The BTS will then be the only organisation holding a copy of the linked pseudonymised dataset until it is destroyed following expiry or termination of the Data Sharing Agreement.
BTS will not require or attempt to re-identify individuals.
Data will only be processed by substantive employees of BTS who undertake annual NHS IG training and University of Nottingham staff who have undergone NIHR Good Clinical Practice Training, which includes Data Protection and Confidentiality.
In addition to the linked data for the BTS CAP cohort, BTS have also made a separate request to NHS Digital for a high level non-sensitive suppressed tabulated HES data on cases with a coded discharge diagnosis of CAP and admitted within the audit timeframe but not entered into the BTS audit. This was requested under a separate DARS application (reference: DARS-NIC-355828-N6D8V) and is not data covered by this Agreement. This dataset would be used as a Control Cohort. This will enable comparison of the audit cohort with the non-audit pneumonia cohort within the same timeframe. This will allow analysis into the variation of coding practices in pneumonia across England by hospital trust, potentially providing further insights as to the causes of variation in healthcare outcomes.
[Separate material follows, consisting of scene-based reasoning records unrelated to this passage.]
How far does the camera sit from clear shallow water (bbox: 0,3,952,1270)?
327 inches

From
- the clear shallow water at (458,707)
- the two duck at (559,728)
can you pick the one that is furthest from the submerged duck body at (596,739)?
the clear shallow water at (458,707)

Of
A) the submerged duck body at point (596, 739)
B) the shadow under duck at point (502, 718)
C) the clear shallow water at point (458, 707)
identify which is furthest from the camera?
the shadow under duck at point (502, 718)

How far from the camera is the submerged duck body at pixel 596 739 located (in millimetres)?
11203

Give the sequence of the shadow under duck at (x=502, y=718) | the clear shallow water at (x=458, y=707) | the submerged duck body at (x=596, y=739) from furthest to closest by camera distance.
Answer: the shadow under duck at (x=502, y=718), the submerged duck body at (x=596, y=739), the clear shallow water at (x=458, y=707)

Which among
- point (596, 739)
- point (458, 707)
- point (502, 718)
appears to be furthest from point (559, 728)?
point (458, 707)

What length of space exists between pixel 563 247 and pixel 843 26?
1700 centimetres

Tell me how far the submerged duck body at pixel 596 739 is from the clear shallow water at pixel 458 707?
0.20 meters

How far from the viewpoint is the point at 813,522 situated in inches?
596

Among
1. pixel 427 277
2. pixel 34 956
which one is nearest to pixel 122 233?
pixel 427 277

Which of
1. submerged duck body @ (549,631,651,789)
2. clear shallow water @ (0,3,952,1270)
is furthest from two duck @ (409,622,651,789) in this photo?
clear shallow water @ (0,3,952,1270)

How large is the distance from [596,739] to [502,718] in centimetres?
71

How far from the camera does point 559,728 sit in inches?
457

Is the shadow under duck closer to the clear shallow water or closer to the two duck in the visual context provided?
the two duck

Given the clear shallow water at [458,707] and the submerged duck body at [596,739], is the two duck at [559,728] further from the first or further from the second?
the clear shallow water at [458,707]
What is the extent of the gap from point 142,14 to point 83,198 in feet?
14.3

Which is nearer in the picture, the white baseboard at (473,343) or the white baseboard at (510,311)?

The proposed high-level data for collection from these patients would be limited to, age, gender, proportion of inpatient and 30-day mortality, proportion requiring augmented care support.
To confirm, Westcliff Solutions Limited are included as a data processor as the data is processed via desktop computers in BTS head office and in the office of Westcliff Solutions Limited. The data is stored on secure servers provided under contract to BTS through Westcliff Solutions. NHS Digital data is only processed by substantive employees of BTS and University of Nottingham.
All organisations party to this Agreement must comply with the Data Sharing Framework Contract requirements, including those regarding the use (and purposes of that use) by “Personnel” (as defined within the Data Sharing Framework Contract - i.e. employees, agents and contractors of the Data Recipient who may have access to that data).
BTS system level security policy is provided in the BTS Information Governance Policy 2019.
BTS has a subcontract with Westcliff Solutions Limited to provide secure hosted server facilities.
Data received from NHS Digital will not be made available to third parties.
Clinicians and audit staff at participating NHS hospitals enter data onto the BTS audit system (a secure online data collection tool).
Health Professionals at BTS have administrative access to the BTS audit system to facilitate audit participation and reporting.
All outputs produced using the data under this Agreement will contain only data that is aggregated with small numbers suppressed in line with the HES Analysis Guide.